#### ACTION ITEM
In the discussion of browser disk cache size, how long after clearing the cache did it take to hold 50 MB, even with no videos viewed?

#### DOCUMENT SECTION
_ _ _ _ _
In the case of my usage, it looks like a 50 MB disk cache is too small, as watching just a few videos (for example, just starting to watch two 10-minute videos for long enough for the videos to download completely) will wipe out everything in the disk cache. With a 100 MB disk cache, my cache is full after less than two days of browsing, but there are several videos in the cache that have already expired, so I assume that all the static content of sites I frequent is still in the cache, and the videos will be evicted before the static data that I want to remain in the cache. I presume that other users have similar usage, and their disk caches are being wiped out regularly as well. Is there more usage data I should collect? I can try a 50 MB disk cache without viewing any videos and see how long it takes to fill up.
Despite viewing no videos, I got similar results. Within about six hours of clearing the disk cache, the cache held 50 MB and by the next day my 100 MB cache was full. I suspect that Google maps hybrid view, Flash games, and a 10 MB executable I downloaded contributed the most to the cache size.

When I was starting programming, I had a disk quota of 100 KB. By the time I got to university, I had a quota of 10 MB. And now Boris says that nowadays a 1 GB disk quota is common. Disk quotas on shared systems seem to be increasing by about two orders of magnitude per decade. Doubling the size of the disk cache every three years would increase it in size by only one order of magnitude per decade. It seems fairly safe to double the size of the disk cache every few years, and it seems safe to predict that the size will have to double every few years to keep a comparable hit rate. Specifically, a 50 MB disk cache in 2007 seems like it's not big enough to hold static content from sites that users visit every day, at least for users that have broadband connections and use any of the many web applications that use lots of that bandwidth.
OK, I buy that.  Let's see about doing this for 1.9...

As a back-of-the-envelope calculation, 50MB is about 70 screens full of google maps hybrid view (the jpegs + pngs for that view are about 700KB over here).

Alternately, with a modest broadband connection (1Mbps), it's about 7 minutes of continuous downloading...  Which is not all that much, really.
_ _ _ _ _
#### EXTRACTED ENTRIES
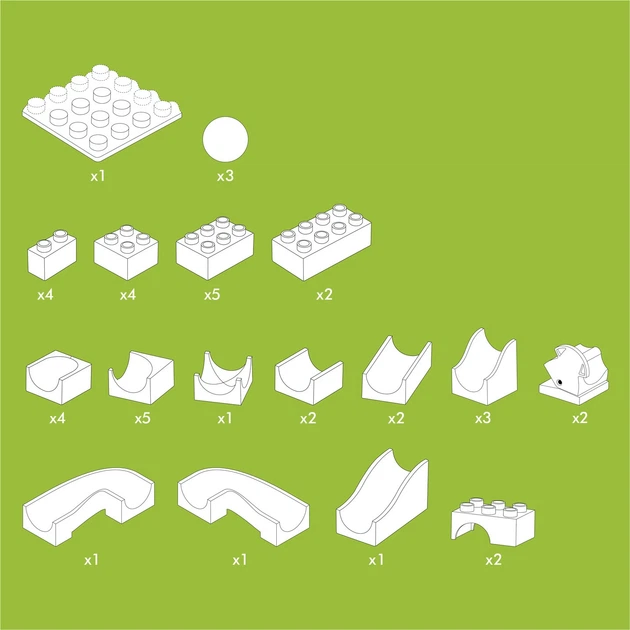 x1 x3

x4 x4 x5 x2

x4 x5 x1 x2 x2 x3 x2

x1 x1 x1 x2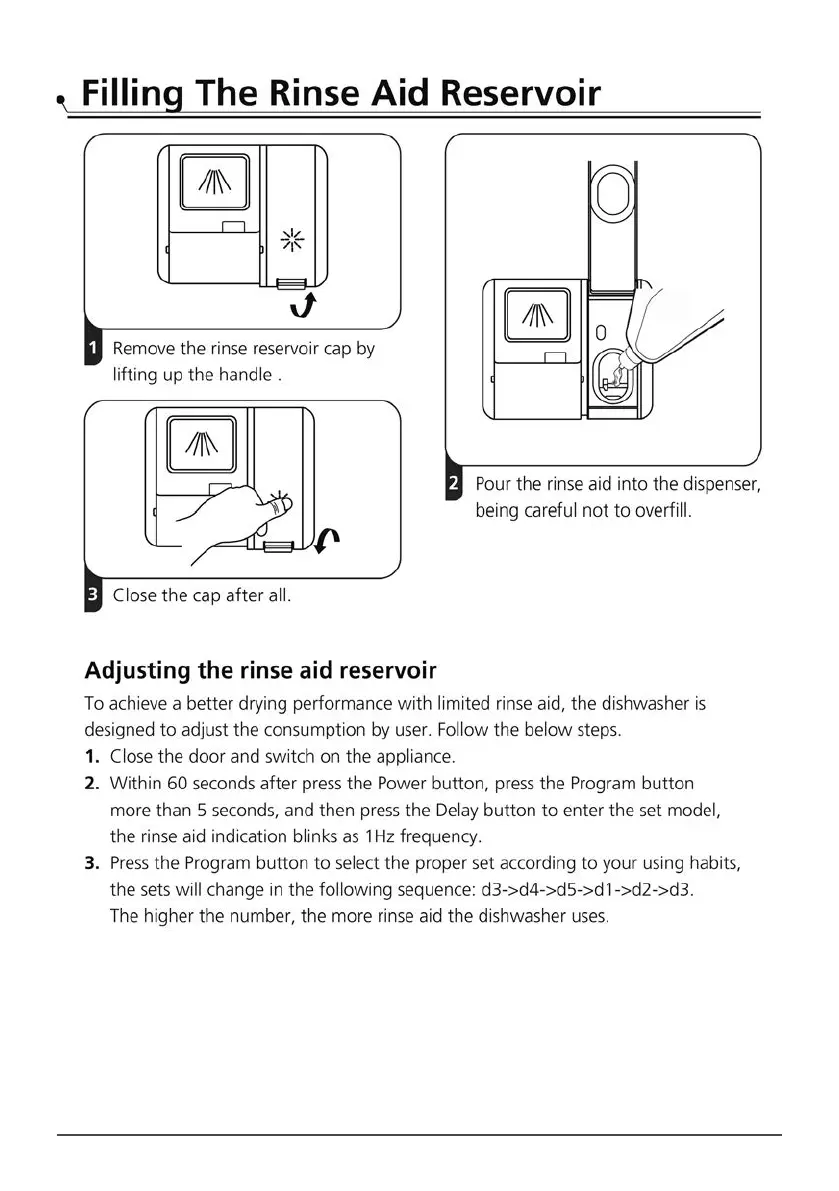 Filling The Rinse Aid Reservoir

1 Remove the rinse reservoir cap by lifting up the handle .

2 Pour the rinse aid into the dispenser, being careful not to overfill.

3 Close the cap after all.

Adjusting the rinse aid reservoir

To achieve a better drying performance with limited rinse aid, the dishwasher is designed to adjust the consumption by user. Follow the below steps.

1. Close the door and switch on the appliance.

2. Within 60 seconds after press the Power button, press the Program button more than 5 seconds, and then press the Delay button to enter the set model, the rinse aid indication blinks as 1Hz frequency.

3. Press the Program button to select the proper set according to your using habits, the sets will change in the following sequence: d3->d4->d5->d1->d2->d3. The higher the number, the more rinse aid the dishwasher uses.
_ _ _ _ _
#### RESPONSE TO THE EXERCISE
About six hours.